Document text
◆ ◆ ◆ ◆ ◆ ◆ ◆
[Linganth] Much Belated Reading List Compilation_Migration, Language, and Politics

Woolard, Kathryn kwoolard at ucsd.edu
Mon Aug 26 21:33:21 UTC 2019


Hilary, thanks very much for compiling and sharing this very useful bibliography. I see that it includes an early article of mine on the politics of the California/U.S. English-only movement. Anyone interested in that will probably find it much easier to get hold of the version that appeared in the American Ethnologist:

Woolard, Kathryn A.1989  "Sentences in the Language Prison: The Rhetorical Structuring of an American Language Policy Debate." American Ethnologist 16 (1):268-78.

Best wishes,
Kit


From: Linganth <linganth-bounces at listserv.linguistlist.org> on behalf of "Dick, Hilary" <dickh at arcadia.edu>
Date: Monday, August 26, 2019 at 11:39 AM
To: "LINGANTH at LISTSERV.LINGUISTLIST.ORG" <LINGANTH at listserv.linguistlist.org>
Subject: [Linganth] Much Belated Reading List Compilation_Migration, Language, and Politics

Dear Colleagues--

I am writing to send along a much-too-belated compilation of the source suggestions I received to my query of January (see below). The compilation is attached; it includes both suggestions from the list as well as related readings that were assigned in the class.

I apologize for the long delay and I thank everyone who wrote with suggestions. Hopefully some of you might find this list useful as the fall semester begins.

Yours,
Hilary

On Tue, Jan 8, 2019 at 9:46 AM Dick, Hilary <dickh at arcadia.edu<mailto:dickh at arcadia.edu>> wrote:
Dear Colleagues--

Happy new year, all.
◆ ◆ ◆ ◆ ◆ ◆ ◆
Entries
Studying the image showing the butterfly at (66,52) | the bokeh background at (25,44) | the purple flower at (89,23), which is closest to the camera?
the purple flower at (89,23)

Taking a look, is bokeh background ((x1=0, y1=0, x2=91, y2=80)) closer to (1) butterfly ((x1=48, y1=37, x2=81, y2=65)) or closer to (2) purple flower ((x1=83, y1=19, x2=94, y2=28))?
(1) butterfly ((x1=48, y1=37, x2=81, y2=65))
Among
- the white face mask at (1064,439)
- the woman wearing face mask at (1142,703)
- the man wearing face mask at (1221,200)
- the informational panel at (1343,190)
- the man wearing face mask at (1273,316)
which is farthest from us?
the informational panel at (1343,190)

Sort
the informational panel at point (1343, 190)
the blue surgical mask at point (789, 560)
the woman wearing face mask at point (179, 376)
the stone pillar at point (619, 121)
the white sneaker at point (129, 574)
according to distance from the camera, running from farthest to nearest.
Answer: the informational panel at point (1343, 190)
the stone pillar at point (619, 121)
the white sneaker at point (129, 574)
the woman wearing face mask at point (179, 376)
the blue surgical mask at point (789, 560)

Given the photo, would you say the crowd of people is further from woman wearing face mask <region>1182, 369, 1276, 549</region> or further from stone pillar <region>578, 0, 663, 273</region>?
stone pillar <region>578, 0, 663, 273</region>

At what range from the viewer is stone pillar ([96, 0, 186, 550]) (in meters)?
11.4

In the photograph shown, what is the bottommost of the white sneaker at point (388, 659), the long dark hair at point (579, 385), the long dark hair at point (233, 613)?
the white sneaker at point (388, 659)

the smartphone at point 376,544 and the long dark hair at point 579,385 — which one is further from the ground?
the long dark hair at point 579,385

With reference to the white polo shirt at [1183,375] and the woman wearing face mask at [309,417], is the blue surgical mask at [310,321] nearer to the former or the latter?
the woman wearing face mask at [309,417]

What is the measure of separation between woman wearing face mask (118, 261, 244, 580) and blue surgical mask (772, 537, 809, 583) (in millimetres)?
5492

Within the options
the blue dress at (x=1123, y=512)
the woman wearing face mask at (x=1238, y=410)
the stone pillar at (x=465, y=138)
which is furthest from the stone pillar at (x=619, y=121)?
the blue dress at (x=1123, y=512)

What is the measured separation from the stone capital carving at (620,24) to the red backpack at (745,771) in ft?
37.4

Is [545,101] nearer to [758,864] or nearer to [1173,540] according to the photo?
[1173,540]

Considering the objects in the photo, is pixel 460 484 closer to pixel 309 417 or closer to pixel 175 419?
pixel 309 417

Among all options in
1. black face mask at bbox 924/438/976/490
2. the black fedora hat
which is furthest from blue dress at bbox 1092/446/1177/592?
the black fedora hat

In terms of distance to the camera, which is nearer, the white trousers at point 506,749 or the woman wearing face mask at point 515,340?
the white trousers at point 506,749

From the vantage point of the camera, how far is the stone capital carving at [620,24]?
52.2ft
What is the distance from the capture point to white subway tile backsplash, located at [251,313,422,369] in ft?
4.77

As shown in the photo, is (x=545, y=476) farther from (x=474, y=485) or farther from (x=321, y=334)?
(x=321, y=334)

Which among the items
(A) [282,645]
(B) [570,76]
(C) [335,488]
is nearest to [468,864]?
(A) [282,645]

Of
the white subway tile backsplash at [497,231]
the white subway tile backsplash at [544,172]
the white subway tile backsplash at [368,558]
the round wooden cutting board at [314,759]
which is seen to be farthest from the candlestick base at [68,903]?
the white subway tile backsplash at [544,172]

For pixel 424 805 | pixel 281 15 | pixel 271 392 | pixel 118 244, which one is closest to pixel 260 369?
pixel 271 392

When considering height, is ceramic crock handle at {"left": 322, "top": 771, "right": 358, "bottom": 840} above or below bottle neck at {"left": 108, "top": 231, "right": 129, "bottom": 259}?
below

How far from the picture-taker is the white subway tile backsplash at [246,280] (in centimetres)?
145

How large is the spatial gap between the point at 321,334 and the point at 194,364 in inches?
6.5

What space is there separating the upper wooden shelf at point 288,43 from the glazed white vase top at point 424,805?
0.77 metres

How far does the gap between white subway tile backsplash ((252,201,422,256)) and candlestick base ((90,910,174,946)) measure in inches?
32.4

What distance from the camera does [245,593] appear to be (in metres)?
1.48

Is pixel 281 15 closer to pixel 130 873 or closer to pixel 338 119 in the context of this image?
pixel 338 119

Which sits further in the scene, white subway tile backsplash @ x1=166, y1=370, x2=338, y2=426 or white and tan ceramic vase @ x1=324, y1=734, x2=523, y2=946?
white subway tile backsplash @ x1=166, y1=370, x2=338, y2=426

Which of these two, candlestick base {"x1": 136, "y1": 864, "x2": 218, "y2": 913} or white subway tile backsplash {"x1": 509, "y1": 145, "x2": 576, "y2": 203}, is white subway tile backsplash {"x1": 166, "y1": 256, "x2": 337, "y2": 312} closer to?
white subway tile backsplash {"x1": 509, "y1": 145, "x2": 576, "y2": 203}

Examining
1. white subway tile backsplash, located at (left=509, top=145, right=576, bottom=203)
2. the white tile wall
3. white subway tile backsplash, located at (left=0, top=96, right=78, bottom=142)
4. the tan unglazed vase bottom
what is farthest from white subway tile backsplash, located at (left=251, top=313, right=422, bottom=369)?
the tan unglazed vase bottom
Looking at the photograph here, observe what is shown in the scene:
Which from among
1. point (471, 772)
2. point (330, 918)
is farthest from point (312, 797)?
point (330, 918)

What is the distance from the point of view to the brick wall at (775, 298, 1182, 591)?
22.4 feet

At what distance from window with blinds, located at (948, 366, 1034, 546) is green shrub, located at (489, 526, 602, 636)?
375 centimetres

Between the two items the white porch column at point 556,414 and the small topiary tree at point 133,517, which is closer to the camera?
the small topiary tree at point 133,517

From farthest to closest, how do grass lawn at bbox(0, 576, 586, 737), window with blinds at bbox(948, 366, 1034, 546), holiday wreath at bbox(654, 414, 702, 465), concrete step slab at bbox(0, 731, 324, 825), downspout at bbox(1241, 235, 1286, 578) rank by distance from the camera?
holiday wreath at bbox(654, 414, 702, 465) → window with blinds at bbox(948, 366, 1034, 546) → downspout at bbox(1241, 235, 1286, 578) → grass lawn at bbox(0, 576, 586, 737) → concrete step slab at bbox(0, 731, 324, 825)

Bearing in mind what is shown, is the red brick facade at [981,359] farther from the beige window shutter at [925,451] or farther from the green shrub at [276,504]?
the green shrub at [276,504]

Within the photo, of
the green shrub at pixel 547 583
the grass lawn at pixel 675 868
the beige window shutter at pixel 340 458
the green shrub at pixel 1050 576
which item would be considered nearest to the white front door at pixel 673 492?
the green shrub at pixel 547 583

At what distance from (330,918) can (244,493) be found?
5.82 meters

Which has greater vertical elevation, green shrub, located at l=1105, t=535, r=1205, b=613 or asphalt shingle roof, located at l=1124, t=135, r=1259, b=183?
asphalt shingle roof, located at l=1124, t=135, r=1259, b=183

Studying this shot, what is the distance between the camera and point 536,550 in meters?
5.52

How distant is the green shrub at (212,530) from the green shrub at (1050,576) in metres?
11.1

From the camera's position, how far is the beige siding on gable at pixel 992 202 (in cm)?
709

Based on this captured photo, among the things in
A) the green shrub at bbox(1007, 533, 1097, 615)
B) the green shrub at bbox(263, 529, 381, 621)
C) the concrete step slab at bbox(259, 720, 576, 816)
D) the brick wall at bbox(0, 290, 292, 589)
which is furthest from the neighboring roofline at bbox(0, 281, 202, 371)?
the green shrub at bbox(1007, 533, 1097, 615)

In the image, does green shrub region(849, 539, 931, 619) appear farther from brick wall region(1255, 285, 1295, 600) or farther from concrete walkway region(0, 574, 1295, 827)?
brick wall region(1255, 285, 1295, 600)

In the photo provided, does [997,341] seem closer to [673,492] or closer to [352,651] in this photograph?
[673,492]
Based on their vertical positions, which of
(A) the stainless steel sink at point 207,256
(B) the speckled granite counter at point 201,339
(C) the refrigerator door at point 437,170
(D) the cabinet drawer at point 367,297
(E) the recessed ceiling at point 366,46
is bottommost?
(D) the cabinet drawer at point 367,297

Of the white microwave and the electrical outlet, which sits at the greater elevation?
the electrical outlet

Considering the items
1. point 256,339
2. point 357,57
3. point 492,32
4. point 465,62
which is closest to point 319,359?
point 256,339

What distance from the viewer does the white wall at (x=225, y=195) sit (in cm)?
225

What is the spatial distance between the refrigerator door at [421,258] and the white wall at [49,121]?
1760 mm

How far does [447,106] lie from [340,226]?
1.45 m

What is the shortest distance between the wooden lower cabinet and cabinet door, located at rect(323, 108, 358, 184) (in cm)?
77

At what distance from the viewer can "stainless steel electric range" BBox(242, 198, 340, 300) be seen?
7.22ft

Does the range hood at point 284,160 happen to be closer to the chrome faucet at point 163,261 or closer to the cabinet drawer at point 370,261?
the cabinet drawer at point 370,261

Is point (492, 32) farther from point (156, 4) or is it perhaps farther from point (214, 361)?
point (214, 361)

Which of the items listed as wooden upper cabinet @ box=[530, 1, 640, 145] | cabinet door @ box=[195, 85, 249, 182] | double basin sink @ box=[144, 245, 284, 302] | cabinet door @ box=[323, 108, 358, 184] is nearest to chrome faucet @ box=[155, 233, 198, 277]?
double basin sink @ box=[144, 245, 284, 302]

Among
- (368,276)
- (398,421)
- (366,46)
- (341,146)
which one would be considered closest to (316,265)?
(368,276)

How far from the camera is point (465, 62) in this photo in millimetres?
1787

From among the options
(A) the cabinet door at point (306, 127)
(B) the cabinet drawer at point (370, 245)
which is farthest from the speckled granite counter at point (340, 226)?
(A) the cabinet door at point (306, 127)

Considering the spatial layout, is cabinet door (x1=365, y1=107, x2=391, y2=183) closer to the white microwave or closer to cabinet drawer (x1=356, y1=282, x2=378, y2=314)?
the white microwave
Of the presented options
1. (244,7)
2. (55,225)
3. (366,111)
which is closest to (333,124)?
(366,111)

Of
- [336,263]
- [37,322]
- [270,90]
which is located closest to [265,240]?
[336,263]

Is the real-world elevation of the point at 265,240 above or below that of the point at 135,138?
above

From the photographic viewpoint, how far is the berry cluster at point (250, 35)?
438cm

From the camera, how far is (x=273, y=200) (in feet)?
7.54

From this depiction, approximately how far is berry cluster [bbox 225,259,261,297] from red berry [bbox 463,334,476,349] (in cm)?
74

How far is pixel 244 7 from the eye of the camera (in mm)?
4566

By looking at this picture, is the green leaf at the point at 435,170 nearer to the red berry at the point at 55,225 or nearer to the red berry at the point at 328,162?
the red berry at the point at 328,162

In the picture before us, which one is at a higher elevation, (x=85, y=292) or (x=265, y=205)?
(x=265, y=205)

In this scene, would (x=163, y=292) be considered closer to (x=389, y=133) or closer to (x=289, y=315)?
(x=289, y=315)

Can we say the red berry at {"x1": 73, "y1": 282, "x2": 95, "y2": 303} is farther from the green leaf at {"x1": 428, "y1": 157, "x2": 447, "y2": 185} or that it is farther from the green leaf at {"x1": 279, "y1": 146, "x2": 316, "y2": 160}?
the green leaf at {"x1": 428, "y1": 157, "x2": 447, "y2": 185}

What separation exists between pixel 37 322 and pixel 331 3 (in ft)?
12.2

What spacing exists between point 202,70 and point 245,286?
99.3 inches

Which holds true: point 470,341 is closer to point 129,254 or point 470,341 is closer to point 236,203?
◆ ◆ ◆ ◆ ◆ ◆ ◆
The request
According to the mailing-list message, which journal published the more accessible version of the article on the California/U.S. English-only movement?

The answer
American Ethnologist